**SOURCE EXCERPT**:
· · · ·
The Church was established in January 1885 by Tupou I at the behest of his chief advisor, Shirley Baker, with its goal being independence from the Wesleyan Methodist Church in Australia and the missionaries, enabling the Tongan Wesleyan Church to administer its own affairs. Originally called the ' Wesleyan Free Church of Tonga' (old Tongan orthography: Koe Jiaji Ueseliana Tauataina o Toga), it became the official state church under George Tupou II, who renamed it the 'Church of Free Tonga' (old Tongan orthography: Koe Jiaji o Toga Tauataina) in 1898, though it remained known as the Free Church worldwide. Jabez B. Watkin, then-Superintendent of Ha'apai and the son of early British Methodist missionary to Tonga and New Zealand, James Watkin, was appointed by George Tupou I as President of the Free Church of Tonga in 1885, and remained so for nearly forty years.
· · · ·
**DATASET RECORDS**:
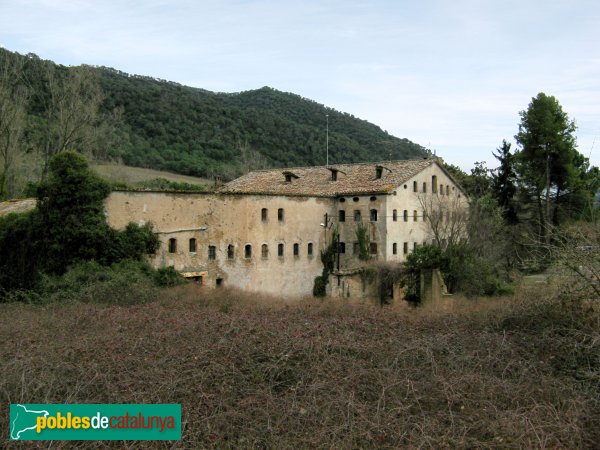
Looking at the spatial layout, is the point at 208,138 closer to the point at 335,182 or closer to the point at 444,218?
the point at 335,182

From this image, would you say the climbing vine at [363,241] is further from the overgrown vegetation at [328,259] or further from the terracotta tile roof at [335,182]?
the terracotta tile roof at [335,182]

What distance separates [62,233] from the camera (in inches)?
848

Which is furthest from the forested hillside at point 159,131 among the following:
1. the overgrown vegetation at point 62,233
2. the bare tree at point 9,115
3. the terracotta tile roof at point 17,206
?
the overgrown vegetation at point 62,233

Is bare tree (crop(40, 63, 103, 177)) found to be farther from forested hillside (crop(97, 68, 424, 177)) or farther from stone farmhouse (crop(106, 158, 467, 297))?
forested hillside (crop(97, 68, 424, 177))

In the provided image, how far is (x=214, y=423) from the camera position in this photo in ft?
25.5

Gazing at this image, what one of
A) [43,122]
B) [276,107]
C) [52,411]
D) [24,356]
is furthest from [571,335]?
[276,107]

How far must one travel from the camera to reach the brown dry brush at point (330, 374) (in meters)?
7.61

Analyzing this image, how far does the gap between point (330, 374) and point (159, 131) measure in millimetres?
53107

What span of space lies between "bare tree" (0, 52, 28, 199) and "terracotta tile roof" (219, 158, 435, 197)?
44.8ft

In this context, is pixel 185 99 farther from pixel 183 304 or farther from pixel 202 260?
pixel 183 304

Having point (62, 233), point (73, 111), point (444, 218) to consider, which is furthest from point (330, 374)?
point (73, 111)

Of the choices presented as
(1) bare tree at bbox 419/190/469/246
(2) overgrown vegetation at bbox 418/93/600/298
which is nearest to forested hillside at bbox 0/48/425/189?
(2) overgrown vegetation at bbox 418/93/600/298

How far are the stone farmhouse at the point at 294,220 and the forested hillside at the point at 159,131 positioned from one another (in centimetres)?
1240

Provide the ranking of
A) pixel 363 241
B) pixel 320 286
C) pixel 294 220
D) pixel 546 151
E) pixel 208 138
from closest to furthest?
1. pixel 294 220
2. pixel 363 241
3. pixel 320 286
4. pixel 546 151
5. pixel 208 138
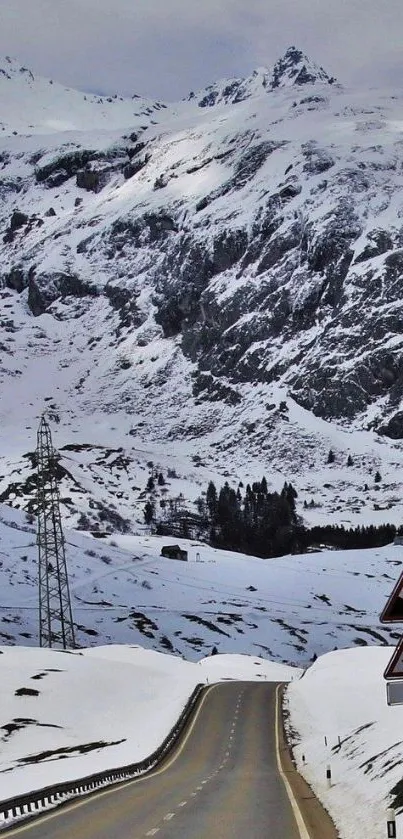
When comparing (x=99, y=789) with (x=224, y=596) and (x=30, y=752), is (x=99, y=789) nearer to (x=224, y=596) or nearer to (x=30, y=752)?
(x=30, y=752)

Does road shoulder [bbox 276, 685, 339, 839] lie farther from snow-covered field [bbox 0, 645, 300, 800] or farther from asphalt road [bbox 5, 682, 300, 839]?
snow-covered field [bbox 0, 645, 300, 800]

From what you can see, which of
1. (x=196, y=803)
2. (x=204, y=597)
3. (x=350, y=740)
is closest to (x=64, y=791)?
(x=196, y=803)

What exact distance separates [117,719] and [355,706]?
14707 millimetres

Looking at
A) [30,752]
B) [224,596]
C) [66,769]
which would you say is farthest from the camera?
[224,596]

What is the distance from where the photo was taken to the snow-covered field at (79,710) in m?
43.4

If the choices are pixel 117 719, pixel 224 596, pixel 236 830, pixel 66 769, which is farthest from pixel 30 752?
pixel 224 596

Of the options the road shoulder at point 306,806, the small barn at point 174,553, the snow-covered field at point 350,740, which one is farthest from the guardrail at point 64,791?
the small barn at point 174,553

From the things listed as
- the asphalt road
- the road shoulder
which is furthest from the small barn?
the road shoulder

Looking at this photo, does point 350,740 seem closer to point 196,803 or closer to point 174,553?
point 196,803

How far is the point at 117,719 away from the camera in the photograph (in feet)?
203

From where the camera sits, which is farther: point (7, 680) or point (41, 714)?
point (7, 680)

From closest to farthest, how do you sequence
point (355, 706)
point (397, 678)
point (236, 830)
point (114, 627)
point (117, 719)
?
point (397, 678) < point (236, 830) < point (355, 706) < point (117, 719) < point (114, 627)

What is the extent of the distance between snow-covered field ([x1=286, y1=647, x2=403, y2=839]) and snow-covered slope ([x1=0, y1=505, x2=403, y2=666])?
4316 centimetres

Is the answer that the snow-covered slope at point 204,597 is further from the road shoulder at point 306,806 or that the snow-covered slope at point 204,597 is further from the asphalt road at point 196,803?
the road shoulder at point 306,806
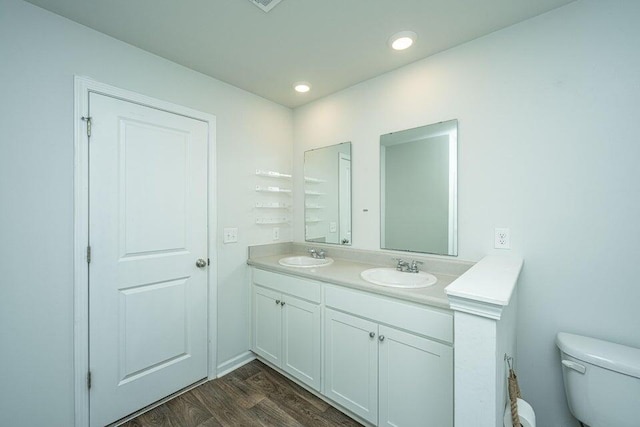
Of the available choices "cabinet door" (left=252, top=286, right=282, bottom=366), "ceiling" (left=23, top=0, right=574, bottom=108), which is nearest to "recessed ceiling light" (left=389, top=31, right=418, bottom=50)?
"ceiling" (left=23, top=0, right=574, bottom=108)

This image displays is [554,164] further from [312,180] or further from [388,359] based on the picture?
[312,180]

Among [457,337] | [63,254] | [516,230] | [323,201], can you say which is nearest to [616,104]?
[516,230]

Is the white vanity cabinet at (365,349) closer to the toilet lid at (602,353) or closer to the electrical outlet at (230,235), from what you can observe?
· · · ·
**WHAT TO WORK ON**:
1) Pick out each line of the records that contains the word "distance", and copy those lines.
2) Write the next few sentences of the passage on the founding of the Free Church of Tonga, starting after its last sentence.
The text on the Free Church of Tonga and the records come from unrelated sources.

**EXPECTED OUTPUTS**:
1)
What distance separates [62,233] from the camera (in inches)?
What exact distance separates [117,719] and [355,706]?
What is the distance from where the photo was taken to the snow-covered field at (79,710) in m?
What is the extent of the distance between snow-covered field ([x1=286, y1=647, x2=403, y2=839]) and snow-covered slope ([x1=0, y1=505, x2=403, y2=666])?

2)
=== Reunion with the Wesleyans ===
Queen Salote Tupou III and her son King Taufa'ahau Tupou IV were both christened in the Free Church, which reinforced its identity as part of the Tongan establishment, as opposed to the unpopular minority of Wesleyan Methodists that still clung to the old relationship with the Australian Church. In 1924, Queen Sālote, who was married to Prince Consort Uiliami Tungī Mailefihi (a Wesleyan Methodist), successfully pushed for a reunion of the Free Church and the Wesleyan remnant. In May of that year, the Church's Annual General Conference was convened by command of the Queen at the Royal Chapel in Nuku'alofa, where she handed Watkin his letter of dismissal. The former president then walked out of the meeting along with 27 other loyal ministers (which was about a fifth of the Free Church clergy), among whom was the Reverend Paula Fonua, and around a sixth of the Church's membership. In his stead, Setaleki Manu (a notable Free Church missionary to Samoa), was appointed to the Presidency.

On 16 May, while the conference was still in session, a procession of Wesleyan ministers (who had unanimously voted in their District Synod to reconcile with the Free Church on the previous day) entered the chapel and joined in their deliberations, a symbol of their resolve to finally restore unity to the Methodist Church in Tonga. A moving conclusion to the General Conference was its united thanksgiving evensong, where key figures from both churches stood up to deliver their apologies for past hostilities and to offer forgiveness for all personal and public slights. The united Conference also passed a resolution to restore the Church's original name, which George Tupou II had amended in 1898.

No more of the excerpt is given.